A Study in Scarlet was illustrated by Seymour Moskowitz for Classics Illustrated comics in 1953. It was also adapted to graphic novel form by Innovation Publishing in 1969 (adapted by James Stenstrum and illustrated by Noly Panaligan) by Sterling Publishing in 2010 (adapted by Ian Edginton and illustrated by I. N. J. Culbard) and by Hakon Holm Publishing in 2013 (illustrated by Nis Jessen).[28]

In 2014, A Study in Scarlet was adapted again for the stage by Greg Freeman, Lila Whelan and Annabelle Brown for Tacit Theatre.[29] The production premiered at Southwark Playhouse in London in March 2014.[30]
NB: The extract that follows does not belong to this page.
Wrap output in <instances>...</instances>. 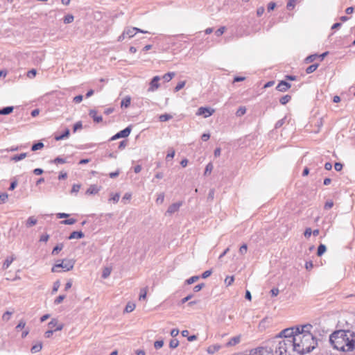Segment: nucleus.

In February 2019, a new adaptation of "A Study in Scarlet" was staged at DM Performance Works at the Factory in Nuremberg, PA. It was adapted by Bill Amos under the title "Sherlock Holmes and the Scarlet Avenger".[31]

In June 2022, Pitlochry Festival Theatre will produce a brand-new adaptation by playwright and actor Lesley Hart. "Sherlock Holmes; A Study in Lipstick, Ketchup and Blood" performed in an outdoor amphitheater by two performers.[32]